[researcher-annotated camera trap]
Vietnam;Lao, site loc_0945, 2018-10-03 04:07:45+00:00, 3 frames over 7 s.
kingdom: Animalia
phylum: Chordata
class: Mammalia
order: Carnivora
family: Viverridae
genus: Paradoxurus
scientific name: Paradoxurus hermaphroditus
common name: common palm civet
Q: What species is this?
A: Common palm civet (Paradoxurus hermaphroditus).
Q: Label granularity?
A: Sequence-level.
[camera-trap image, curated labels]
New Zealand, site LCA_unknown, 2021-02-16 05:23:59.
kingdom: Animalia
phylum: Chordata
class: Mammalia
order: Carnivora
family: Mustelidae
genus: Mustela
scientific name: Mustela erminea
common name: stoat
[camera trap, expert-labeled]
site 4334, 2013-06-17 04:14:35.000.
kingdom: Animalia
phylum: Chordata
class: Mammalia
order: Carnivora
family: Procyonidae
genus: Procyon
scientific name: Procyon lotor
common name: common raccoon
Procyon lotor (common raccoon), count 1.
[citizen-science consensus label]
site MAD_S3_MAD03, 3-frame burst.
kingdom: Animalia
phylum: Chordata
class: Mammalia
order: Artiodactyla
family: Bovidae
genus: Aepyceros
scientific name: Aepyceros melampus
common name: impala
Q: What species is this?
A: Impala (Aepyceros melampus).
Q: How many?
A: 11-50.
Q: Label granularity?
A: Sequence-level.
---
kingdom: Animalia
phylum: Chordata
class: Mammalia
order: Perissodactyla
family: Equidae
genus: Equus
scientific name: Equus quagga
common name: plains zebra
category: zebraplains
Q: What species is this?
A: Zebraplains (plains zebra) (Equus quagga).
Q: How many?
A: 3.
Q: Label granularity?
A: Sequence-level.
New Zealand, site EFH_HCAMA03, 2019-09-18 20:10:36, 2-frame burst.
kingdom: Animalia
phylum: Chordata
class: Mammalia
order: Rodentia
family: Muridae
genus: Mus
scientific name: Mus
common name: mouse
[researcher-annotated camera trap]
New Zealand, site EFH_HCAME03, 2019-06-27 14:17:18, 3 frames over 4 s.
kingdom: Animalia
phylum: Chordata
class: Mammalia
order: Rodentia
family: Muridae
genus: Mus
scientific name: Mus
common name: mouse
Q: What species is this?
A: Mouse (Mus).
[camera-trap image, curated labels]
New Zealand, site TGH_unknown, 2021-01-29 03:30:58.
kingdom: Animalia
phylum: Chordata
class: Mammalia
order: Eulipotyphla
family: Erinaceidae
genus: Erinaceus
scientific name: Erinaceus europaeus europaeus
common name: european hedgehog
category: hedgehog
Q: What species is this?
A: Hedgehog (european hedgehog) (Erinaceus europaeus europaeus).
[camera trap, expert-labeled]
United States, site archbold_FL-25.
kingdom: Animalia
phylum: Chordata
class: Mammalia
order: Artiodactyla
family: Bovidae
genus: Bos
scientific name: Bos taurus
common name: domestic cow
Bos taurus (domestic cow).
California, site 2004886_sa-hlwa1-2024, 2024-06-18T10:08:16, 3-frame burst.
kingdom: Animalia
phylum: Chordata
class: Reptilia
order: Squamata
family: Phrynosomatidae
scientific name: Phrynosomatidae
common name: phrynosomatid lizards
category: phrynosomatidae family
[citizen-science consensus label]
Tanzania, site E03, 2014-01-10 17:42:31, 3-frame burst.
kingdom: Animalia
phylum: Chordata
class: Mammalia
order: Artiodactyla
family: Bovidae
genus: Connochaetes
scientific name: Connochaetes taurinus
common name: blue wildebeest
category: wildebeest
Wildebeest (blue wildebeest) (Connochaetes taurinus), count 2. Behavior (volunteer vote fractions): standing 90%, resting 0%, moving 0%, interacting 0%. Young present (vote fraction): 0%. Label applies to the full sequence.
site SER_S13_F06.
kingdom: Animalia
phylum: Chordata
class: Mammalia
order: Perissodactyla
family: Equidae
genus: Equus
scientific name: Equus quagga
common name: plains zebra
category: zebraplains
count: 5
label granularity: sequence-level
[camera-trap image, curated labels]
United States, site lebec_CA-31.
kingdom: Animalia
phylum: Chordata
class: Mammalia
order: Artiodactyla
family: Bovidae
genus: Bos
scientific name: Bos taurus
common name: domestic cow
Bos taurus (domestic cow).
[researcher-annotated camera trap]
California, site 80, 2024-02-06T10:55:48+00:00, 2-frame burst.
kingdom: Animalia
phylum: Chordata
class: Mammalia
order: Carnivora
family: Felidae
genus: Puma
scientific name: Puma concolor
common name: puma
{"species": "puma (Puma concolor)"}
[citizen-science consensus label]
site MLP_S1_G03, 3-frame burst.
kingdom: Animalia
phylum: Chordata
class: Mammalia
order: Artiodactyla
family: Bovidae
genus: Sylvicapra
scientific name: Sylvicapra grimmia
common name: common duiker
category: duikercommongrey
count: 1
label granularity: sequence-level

**********

EXERCISE OBJECTIVE: Retype exactly, and only, the lines above from the one where "Vietnam;Lao, site loc_0945, 2018-10-03" occurs up to and including the one where "family: Procyonidae" occurs.

EXPECTED ANSWER:
Vietnam;Lao, site loc_0945, 2018-10-03 04:07:45+00:00, 3 frames over 7 s.
kingdom: Animalia
phylum: Chordata
class: Mammalia
order: Carnivora
family: Viverridae
genus: Paradoxurus
scientific name: Paradoxurus hermaphroditus
common name: common palm civet
Q: What species is this?
A: Common palm civet (Paradoxurus hermaphroditus).
Q: Label granularity?
A: Sequence-level.
[camera-trap image, curated labels]
New Zealand, site LCA_unknown, 2021-02-16 05:23:59.
kingdom: Animalia
phylum: Chordata
class: Mammalia
order: Carnivora
family: Mustelidae
genus: Mustela
scientific name: Mustela erminea
common name: stoat
[camera trap, expert-labeled]
site 4334, 2013-06-17 04:14:35.000.
kingdom: Animalia
phylum: Chordata
class: Mammalia
order: Carnivora
family: Procyonidae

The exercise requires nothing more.